Extracted data -

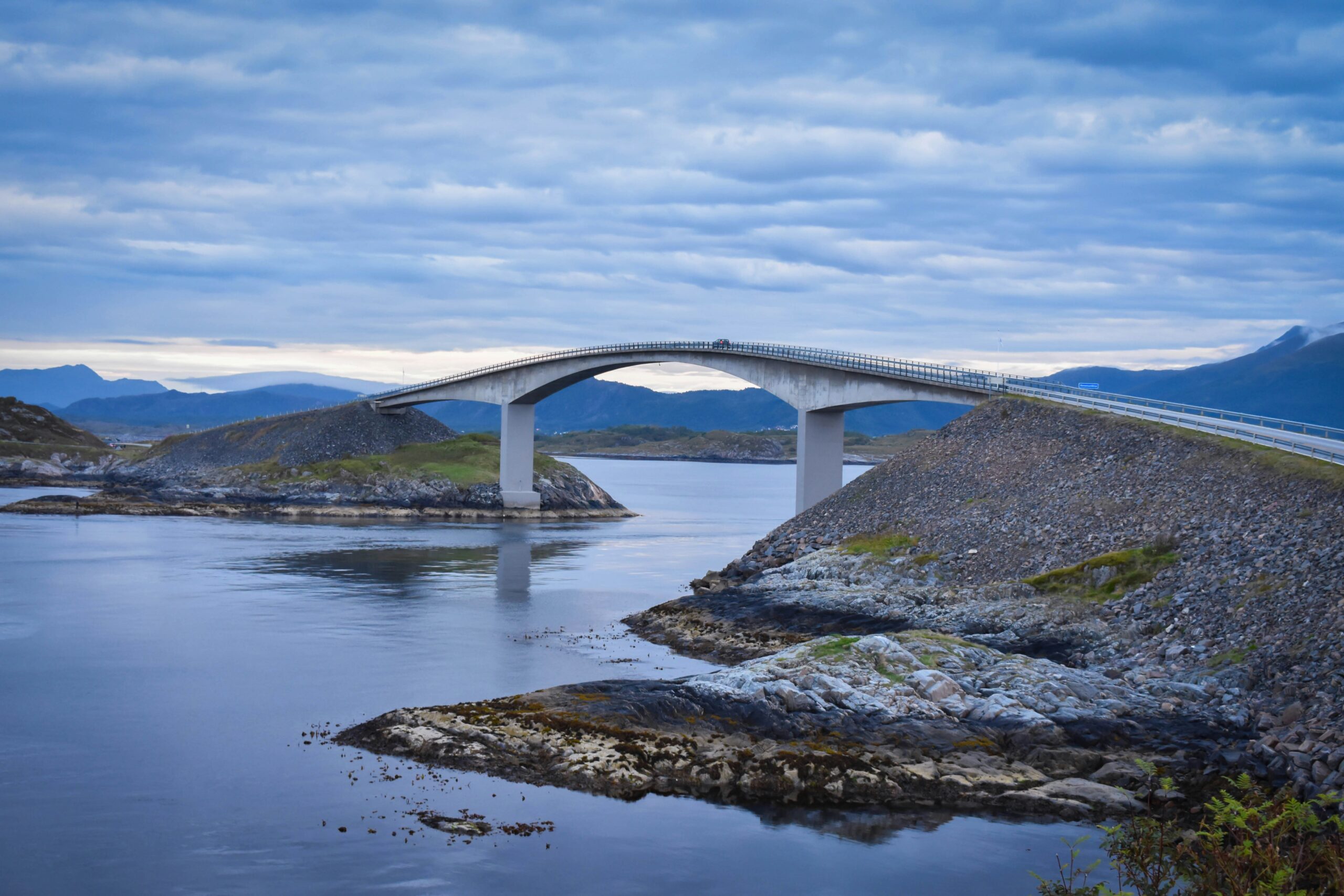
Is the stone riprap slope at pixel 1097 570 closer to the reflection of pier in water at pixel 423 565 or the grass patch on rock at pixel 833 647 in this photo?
the grass patch on rock at pixel 833 647

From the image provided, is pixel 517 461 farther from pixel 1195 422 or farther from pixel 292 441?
pixel 1195 422

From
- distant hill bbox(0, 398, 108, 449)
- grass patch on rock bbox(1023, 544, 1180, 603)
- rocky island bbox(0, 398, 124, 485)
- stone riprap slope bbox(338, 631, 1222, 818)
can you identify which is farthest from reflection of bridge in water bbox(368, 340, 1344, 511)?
distant hill bbox(0, 398, 108, 449)

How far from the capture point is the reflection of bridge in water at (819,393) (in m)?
47.6

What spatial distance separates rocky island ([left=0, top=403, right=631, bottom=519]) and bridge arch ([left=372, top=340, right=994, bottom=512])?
4.21m

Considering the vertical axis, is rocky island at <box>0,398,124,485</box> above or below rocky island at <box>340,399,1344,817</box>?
above

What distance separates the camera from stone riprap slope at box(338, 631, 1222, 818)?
21141 mm

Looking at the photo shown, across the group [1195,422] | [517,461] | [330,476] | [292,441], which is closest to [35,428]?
[292,441]

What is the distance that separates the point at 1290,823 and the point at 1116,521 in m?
28.3

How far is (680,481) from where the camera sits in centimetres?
17812

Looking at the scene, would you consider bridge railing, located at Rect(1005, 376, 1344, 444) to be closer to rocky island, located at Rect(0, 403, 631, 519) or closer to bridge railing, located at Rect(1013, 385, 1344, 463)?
bridge railing, located at Rect(1013, 385, 1344, 463)

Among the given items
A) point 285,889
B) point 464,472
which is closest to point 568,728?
point 285,889

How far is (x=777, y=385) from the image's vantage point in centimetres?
7056

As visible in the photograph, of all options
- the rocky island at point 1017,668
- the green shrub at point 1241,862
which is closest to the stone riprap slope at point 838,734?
the rocky island at point 1017,668

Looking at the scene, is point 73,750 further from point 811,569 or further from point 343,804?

Description of the task - Reproduce every record word for word. The copy must contain no pictures.

Answer to the task -
Is the stone riprap slope at pixel 1097 570 closer to the reflection of pier in water at pixel 423 565 or the grass patch on rock at pixel 833 647 in this photo?
the grass patch on rock at pixel 833 647

From the image provided, is pixel 517 461 farther from pixel 1195 422 or farther from pixel 292 441?
pixel 1195 422

From
- distant hill bbox(0, 398, 108, 449)
- grass patch on rock bbox(1023, 544, 1180, 603)
- rocky island bbox(0, 398, 124, 485)
- stone riprap slope bbox(338, 631, 1222, 818)
can you identify which is farthest from reflection of bridge in water bbox(368, 340, 1344, 511)?
distant hill bbox(0, 398, 108, 449)

How far from the capture point is the reflection of bridge in water at (819,393) (in m)?
47.6

What spatial distance separates rocky island ([left=0, top=403, right=631, bottom=519]) and bridge arch ([left=372, top=340, right=994, bottom=512])?
4.21m

Considering the vertical axis, is rocky island at <box>0,398,124,485</box> above or below rocky island at <box>340,399,1344,817</box>?
above

What distance separates the camera from stone riprap slope at box(338, 631, 1222, 818)?
21141 mm

Looking at the photo shown, across the group [1195,422] | [517,461] | [330,476] | [292,441], which is closest to [35,428]?
[292,441]

What is the distance that separates the point at 1290,823 and the point at 1116,521 in m?
28.3

How far is (680,481) from where the camera sits in centimetres?
17812

Looking at the scene, would you consider bridge railing, located at Rect(1005, 376, 1344, 444) to be closer to rocky island, located at Rect(0, 403, 631, 519) or closer to bridge railing, located at Rect(1013, 385, 1344, 463)?
bridge railing, located at Rect(1013, 385, 1344, 463)

Among the given items
A) point 285,889
B) point 464,472
which is closest to point 568,728?
point 285,889

How far is (x=777, y=385) from the image's vantage point in centimetres?
7056

As visible in the photograph, of all options
- the rocky island at point 1017,668
- the green shrub at point 1241,862
which is closest to the stone riprap slope at point 838,734?
the rocky island at point 1017,668

Looking at the scene, is point 73,750 further from point 811,569 or further from point 343,804?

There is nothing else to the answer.